I am currently taking an online course called “Accommodating All Learners.” The focus is on dapting curriculum to Today’s students. One topic that has been interesting to me, is the topic of technology. We have had several articles to read on the subject that have really got me thinking and reflecting…
When I was in Elementary School, we looked forward to going to the Computer Lab, once every couple weeks or so. We couldn’t wait to play “Oregon Trail” or “Where in the World is Carmen Sandiego?”! I don’t remember having any lessons in keyboarding until 8th or 9th grade or so. I don’t even think we had a mouse on our computers back then. Maybe we did, but I don’t remember. I remember taking a class in 9th grade on “Computer Animation” (or something like that). It was done on an old Apple Computer. Basically, we had to program it in DOS to move a certain number of pixels… Very poor graphics, basic language, but we thought we were cool that we could do even that!
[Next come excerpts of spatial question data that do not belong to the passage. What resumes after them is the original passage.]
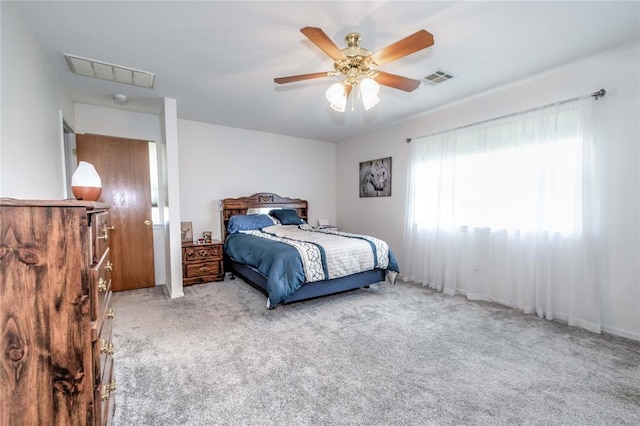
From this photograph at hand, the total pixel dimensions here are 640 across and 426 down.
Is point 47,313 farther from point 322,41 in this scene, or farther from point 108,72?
point 108,72

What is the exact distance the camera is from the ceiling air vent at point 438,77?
2811 mm

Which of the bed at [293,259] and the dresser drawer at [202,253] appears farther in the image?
the dresser drawer at [202,253]

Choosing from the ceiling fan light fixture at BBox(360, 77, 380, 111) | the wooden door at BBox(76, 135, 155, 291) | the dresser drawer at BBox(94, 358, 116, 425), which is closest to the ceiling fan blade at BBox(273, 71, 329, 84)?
the ceiling fan light fixture at BBox(360, 77, 380, 111)

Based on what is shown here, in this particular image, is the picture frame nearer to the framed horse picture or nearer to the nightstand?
the nightstand

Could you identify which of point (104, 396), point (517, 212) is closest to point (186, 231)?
point (104, 396)

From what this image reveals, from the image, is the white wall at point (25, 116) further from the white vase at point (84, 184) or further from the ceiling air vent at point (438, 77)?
the ceiling air vent at point (438, 77)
Of course, none of that class has stuck with me since then, except that I sat by Paul Reidel and we goofed around most of the class!!
Growing up with a Mom who was a Computer Consultant (Systems Analyst to be exact), I was around computers most of my life. I was one of few people that had one at home, but it seemed too complicated to use. It was really just there for my Mom to dial into work, or do work at home, and save it onto her big floppy discs. My Nintendo on the other hand… well, let’s just say, I was pretty good at working it! I could play Legends of Zelda pretty well, and my brother and I could beat Final Fantasy II several times over! We’d spend HOURS playing Nintendo!
I was at the beginning of the technology generation. We had no idea that just a few short years down the road, computers would be such a key part of daily life! It wasn’t until late high school that we had even heard of the internet. It certainly wasn’t available to just anyone! Our research projects meant hours in the library, searching books for just the right information… then, sorting through all our notes, to put it together..
When I was in college, things started changing. My Mom had given me her old notebook computer to use. I remember sitting at Century College, working on papers (with a bad power supply, so I had to save often, just in case). I could also take notes on my computer, though, I didn’t do that much. Research papers became slightly easier, since we could use the internet as a resource. We also could type our notes, so moving around the information we had was so much easier. No more copying and re-copying information! We were limited on how many internet sources we could use. The reality is that there wasn’t nearly as much out there as there is now! With the introduction of AOL, the internet became more available (at least to me)! I loved the social networking available via AOL Chat. Not surprisingly, I became kind of addicted to chatting online, and searching the internet for random things! Things seemed to be exploding technologically, and I loved it! I thought maybe a career in computers would be great for me; that is, until I took a DBA class, and HATED it! It was then I was reminded of my love of teaching!
Today’s youth wouldn’t even know what to do with themselves if it weren’t for technology! Grace, my 9 year old, has been using the computer to play games since she was about 3-4. Michael, my almost 5 year old, has been playing on the computer for about a year. He’s been playing on sites such as NickJr.com and PBSkids.com for as long! He knows which icon to click, how to find the game he wants, and can play them with relatively little help! Grace is learning her way around the internet, can play games, and can even use Word to type letters to her friends! She’s even sent emails, and Tweets to Justin Beiber (the love of her life)! It amazes me that my children can work a computer so well! I, myself, use the computer daily to keep in touch with the outside world… I check my email and Facebook daily.
Children these days not only know their way around a computer at a young age, but also have significant access to them. Computers are available in the schools/classrooms, in most homes, at the library… pretty much everywhere. Children are getting cell phones at younger ages, many of which are “smartphones” that give them instant access to the internet. With even the most basic phones, kids can stay connected to their friends via text messaging. Kids who don’t have phones, can even communicate with their friends through their DS’s…
One of the articles I had to read for my class was all about how teachers should try to find a way to take advantage of the technology kids’ currently have, and use it in their classroom. You can read the article by Marc Prensky, called Digital Natives, Digital Immigrants if you’d like! It’s very interesting… I can see both sides of the debate of allowing students to bring their technology into the classroom. It would be difficult to keep students from using their phones/ other technology for chatting, etc. To keep their focus in the classroom might prove a challenge. On the other hand, if students are expected to sit in a classroom environment that feels completely different from the rest of their world, are they really going to be that successful???
As a preschool teacher, I would not have phones, etc in my classroom. That said, a few years’ back, I asked to have a computer in my classroom with internet access. We had a computer with games, but we were limited by the number of discs we had. By having access to the internet, we were not only able to open up the number of games children could play, but could also have resources galore at our fingertips. I often pulled up pictures, maps, or other useful information that applied to our lessons. We also could find games that directly applied to our topics. What a great tool the internet has become, not only for adults, but for young children too!